#### Exercise description
Could you return, exactly as written, only the lines from the one holding "class: Mammalia" through the final line of the records below?
*** Source information ***
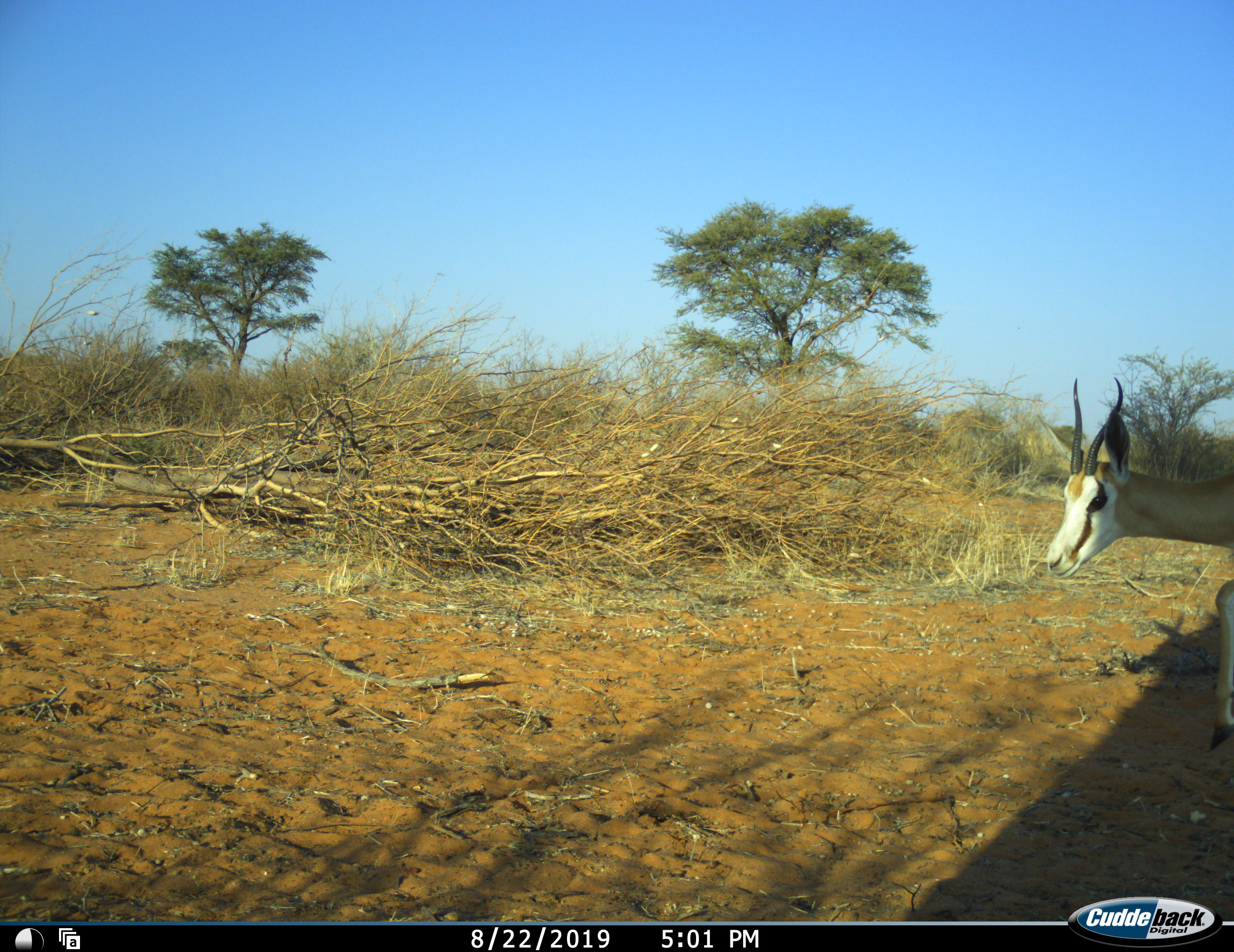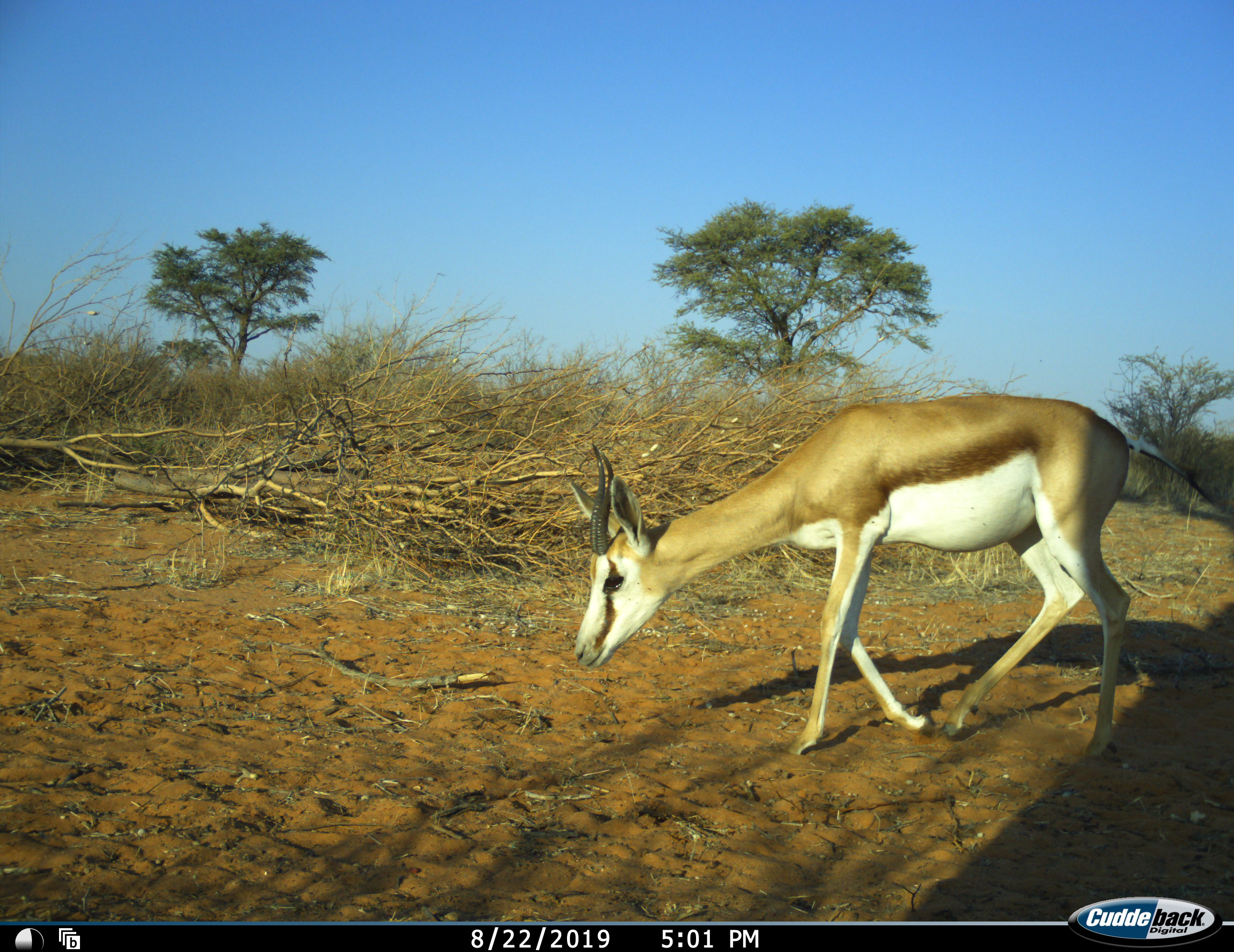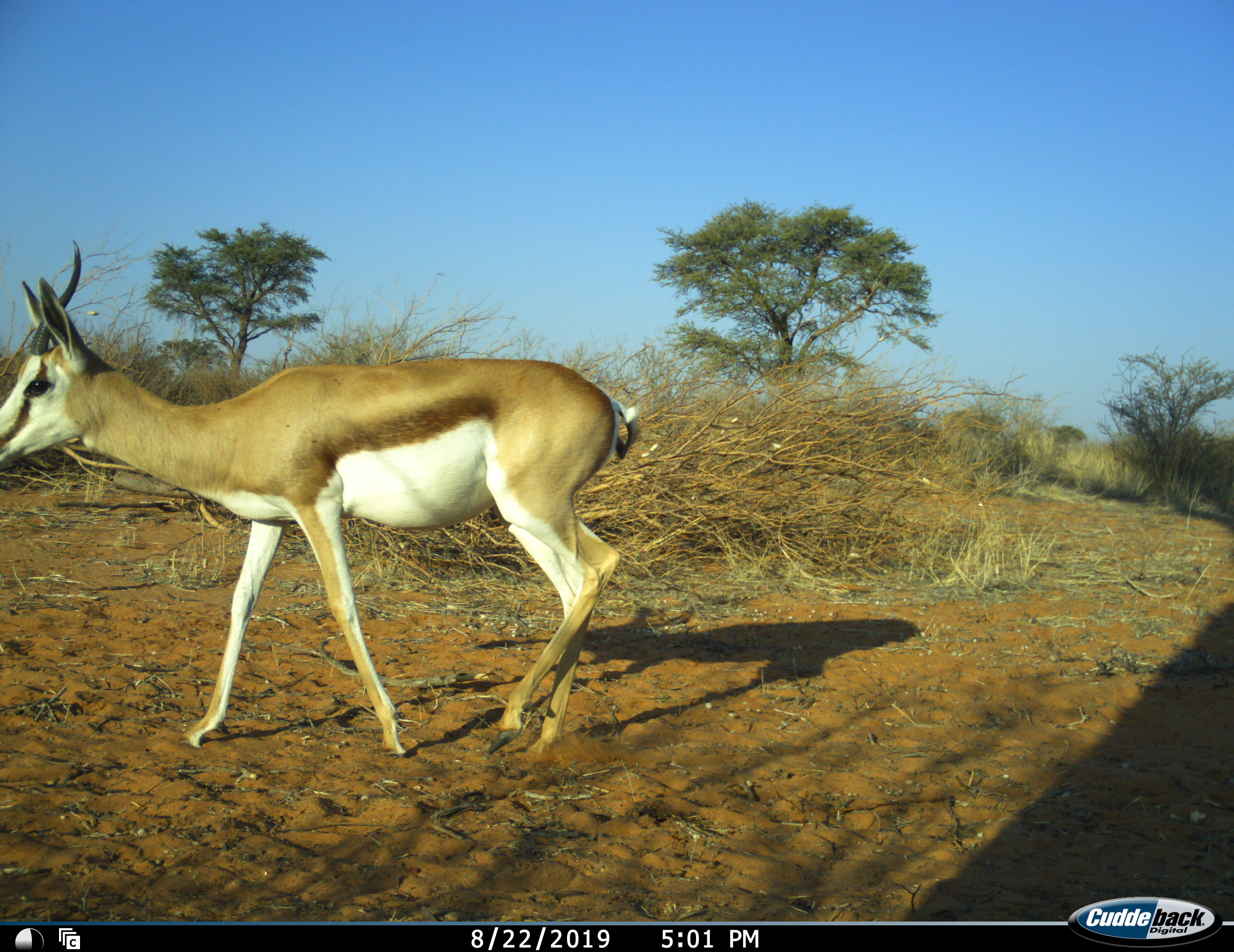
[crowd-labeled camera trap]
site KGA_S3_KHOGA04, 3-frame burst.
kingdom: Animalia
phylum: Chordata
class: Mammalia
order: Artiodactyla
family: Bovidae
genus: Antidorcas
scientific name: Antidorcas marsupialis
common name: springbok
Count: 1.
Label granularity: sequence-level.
*** End of Source information ***
#### Task answer
class: Mammalia
order: Artiodactyla
family: Bovidae
genus: Antidorcas
scientific name: Antidorcas marsupialis
common name: springbok
Count: 1.
Label granularity: sequence-level.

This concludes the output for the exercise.